SUPPLIED PASSAGE
—————

Multimedia Commons Meilisearch Uploader

A high-performance Rust application with a concurrent pipeline architecture that streams images from an S3 bucket, processes them in parallel, and uploads them to Meilisearch with optimal throughput and constant memory usage.

Features

Concurrent Pipeline Architecture: Three-stage pipeline with S3 listing, image processing, and uploading running concurrently
True Streaming: Processing starts immediately as images are discovered, no waiting for full S3 scan
Memory Efficient: Constant memory usage regardless of dataset size using channels and bounded queues
S3 Integration: Recursively scans S3 buckets using rusty-s3 with pagination
Parallel Image Processing: Configurable concurrent image downloads and processing
Intelligent Filtering: Advanced monocolor detection with compression artifact tolerance
Intelligent Batching: Dynamic batch uploading with adaptive sizing - never skips large images
Batch Deletion: Efficiently removes low-color images using Meilisearch's batch delete API
Built-in Resilience: Retry logic with exponential backoff for transient failures
Base64 Encoding: Converts images to base64 for Meilisearch storage
Highly Configurable: Command-line options for all performance parameters
Dry Run Mode: Test configuration without uploading to Meilisearch
Real-time Monitoring: Live progress tracking and detailed statistics

Installation

Make sure you have Rust installed, then build the project:

cargo build --release

The binary will be available at target/release/multimedia-commons-meilisearch-uploader.

—————

WHAT TO PRODUCE
Reproduce the Multimedia Commons Meilisearch Uploader description above in full, word for word, with every line in its original order.

SUPPLIED MATERIAL
—————

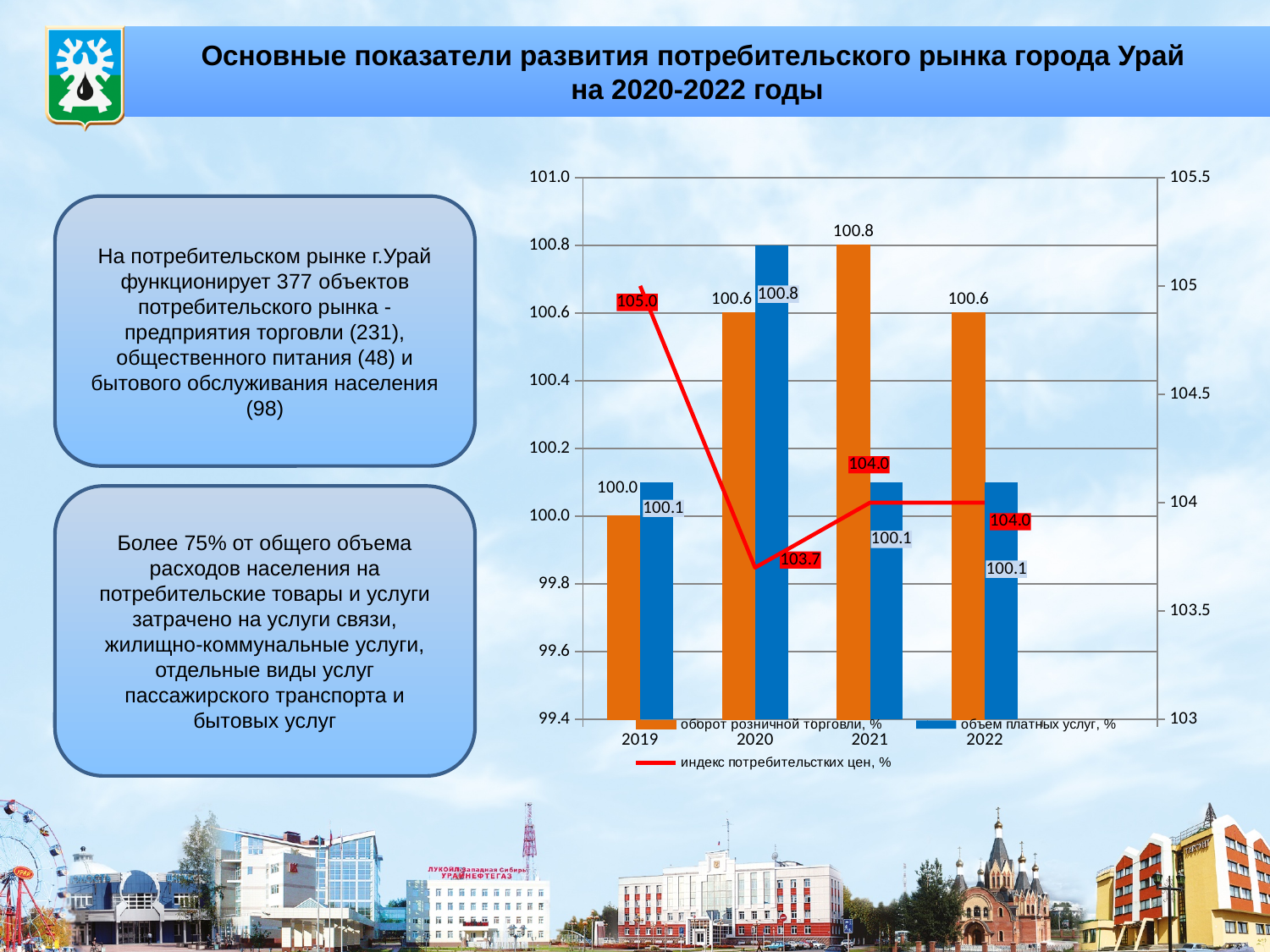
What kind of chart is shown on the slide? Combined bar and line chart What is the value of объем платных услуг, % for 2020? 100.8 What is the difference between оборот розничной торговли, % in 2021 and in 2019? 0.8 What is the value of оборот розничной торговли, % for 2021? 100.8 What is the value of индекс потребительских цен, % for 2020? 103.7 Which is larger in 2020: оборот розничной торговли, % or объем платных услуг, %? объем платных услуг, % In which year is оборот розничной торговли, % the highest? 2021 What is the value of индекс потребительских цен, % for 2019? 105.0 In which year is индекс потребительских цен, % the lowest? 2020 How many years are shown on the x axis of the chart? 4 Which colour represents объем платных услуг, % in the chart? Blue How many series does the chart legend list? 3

—————

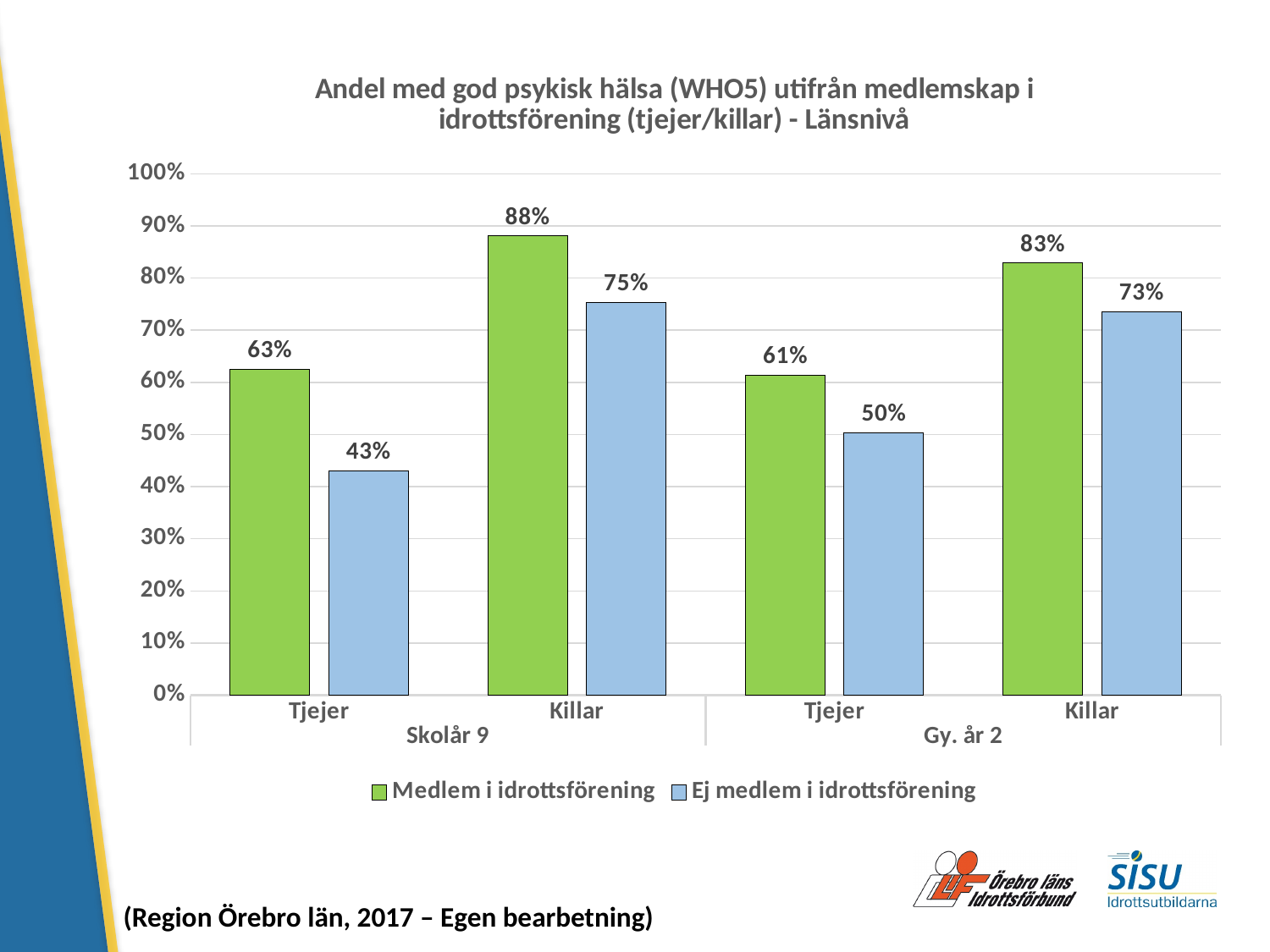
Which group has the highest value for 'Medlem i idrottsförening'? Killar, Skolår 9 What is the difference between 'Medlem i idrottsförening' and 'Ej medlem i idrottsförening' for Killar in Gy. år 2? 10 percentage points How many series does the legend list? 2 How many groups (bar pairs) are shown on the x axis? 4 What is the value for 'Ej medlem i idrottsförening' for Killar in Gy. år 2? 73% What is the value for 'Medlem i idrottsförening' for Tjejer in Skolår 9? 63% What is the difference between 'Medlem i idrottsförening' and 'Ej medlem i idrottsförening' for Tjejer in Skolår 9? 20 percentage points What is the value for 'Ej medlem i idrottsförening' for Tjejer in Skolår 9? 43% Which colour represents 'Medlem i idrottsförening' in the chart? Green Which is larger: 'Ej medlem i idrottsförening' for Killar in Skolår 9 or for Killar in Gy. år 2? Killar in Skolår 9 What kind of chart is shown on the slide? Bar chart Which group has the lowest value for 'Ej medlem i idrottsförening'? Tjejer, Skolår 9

—————

EXERCISE ANSWER
Multimedia Commons Meilisearch Uploader

A high-performance Rust application with a concurrent pipeline architecture that streams images from an S3 bucket, processes them in parallel, and uploads them to Meilisearch with optimal throughput and constant memory usage.

Features

Concurrent Pipeline Architecture: Three-stage pipeline with S3 listing, image processing, and uploading running concurrently
True Streaming: Processing starts immediately as images are discovered, no waiting for full S3 scan
Memory Efficient: Constant memory usage regardless of dataset size using channels and bounded queues
S3 Integration: Recursively scans S3 buckets using rusty-s3 with pagination
Parallel Image Processing: Configurable concurrent image downloads and processing
Intelligent Filtering: Advanced monocolor detection with compression artifact tolerance
Intelligent Batching: Dynamic batch uploading with adaptive sizing - never skips large images
Batch Deletion: Efficiently removes low-color images using Meilisearch's batch delete API
Built-in Resilience: Retry logic with exponential backoff for transient failures
Base64 Encoding: Converts images to base64 for Meilisearch storage
Highly Configurable: Command-line options for all performance parameters
Dry Run Mode: Test configuration without uploading to Meilisearch
Real-time Monitoring: Live progress tracking and detailed statistics

Installation

Make sure you have Rust installed, then build the project:

cargo build --release

The binary will be available at target/release/multimedia-commons-meilisearch-uploader.